Entries shown:
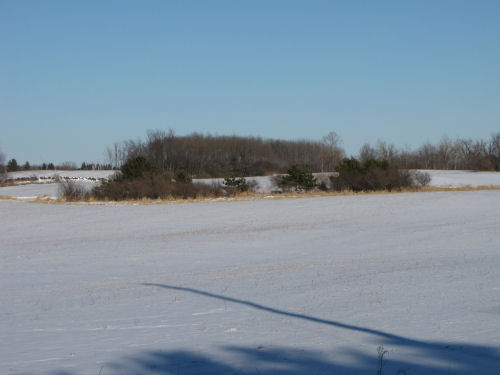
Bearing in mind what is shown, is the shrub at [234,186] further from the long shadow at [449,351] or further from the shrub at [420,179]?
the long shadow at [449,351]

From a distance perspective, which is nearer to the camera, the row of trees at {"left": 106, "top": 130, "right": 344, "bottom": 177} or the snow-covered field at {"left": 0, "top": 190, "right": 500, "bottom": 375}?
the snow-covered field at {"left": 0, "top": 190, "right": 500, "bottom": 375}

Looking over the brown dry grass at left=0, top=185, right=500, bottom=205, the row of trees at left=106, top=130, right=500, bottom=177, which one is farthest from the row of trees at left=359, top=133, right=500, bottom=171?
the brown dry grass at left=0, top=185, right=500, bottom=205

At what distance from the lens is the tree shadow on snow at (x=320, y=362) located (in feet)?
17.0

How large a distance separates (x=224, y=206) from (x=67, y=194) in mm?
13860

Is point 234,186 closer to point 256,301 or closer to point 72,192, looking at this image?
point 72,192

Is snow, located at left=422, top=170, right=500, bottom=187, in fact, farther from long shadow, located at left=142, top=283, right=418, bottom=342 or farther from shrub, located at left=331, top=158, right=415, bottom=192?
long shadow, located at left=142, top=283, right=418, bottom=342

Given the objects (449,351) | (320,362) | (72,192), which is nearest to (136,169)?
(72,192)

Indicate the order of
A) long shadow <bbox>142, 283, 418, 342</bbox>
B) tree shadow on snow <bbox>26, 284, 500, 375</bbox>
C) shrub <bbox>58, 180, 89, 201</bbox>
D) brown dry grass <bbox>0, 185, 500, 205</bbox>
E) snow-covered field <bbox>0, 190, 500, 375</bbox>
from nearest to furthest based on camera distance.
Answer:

* * *

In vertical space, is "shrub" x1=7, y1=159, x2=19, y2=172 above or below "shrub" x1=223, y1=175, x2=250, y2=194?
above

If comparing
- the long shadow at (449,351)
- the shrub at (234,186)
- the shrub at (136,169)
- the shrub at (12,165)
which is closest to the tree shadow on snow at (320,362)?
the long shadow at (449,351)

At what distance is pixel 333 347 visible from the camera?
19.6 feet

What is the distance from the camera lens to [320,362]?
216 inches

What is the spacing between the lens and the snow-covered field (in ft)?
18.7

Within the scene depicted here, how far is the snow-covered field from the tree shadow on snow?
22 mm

Stated exercise: Can you put the lines of the entries from the line containing "Indicate the order of" through the line containing "E) snow-covered field", both included, into a Markdown table with the columns Row and Content, numbering each line and skipping any blank ones?

Exercise solution:
| Row | Content |
|---|---|
| 1 | Indicate the order of |
| 2 | A) long shadow <bbox>142, 283, 418, 342</bbox> |
| 3 | B) tree shadow on snow <bbox>26, 284, 500, 375</bbox> |
| 4 | C) shrub <bbox>58, 180, 89, 201</bbox> |
| 5 | D) brown dry grass <bbox>0, 185, 500, 205</bbox> |
| 6 | E) snow-covered field <bbox>0, 190, 500, 375</bbox> |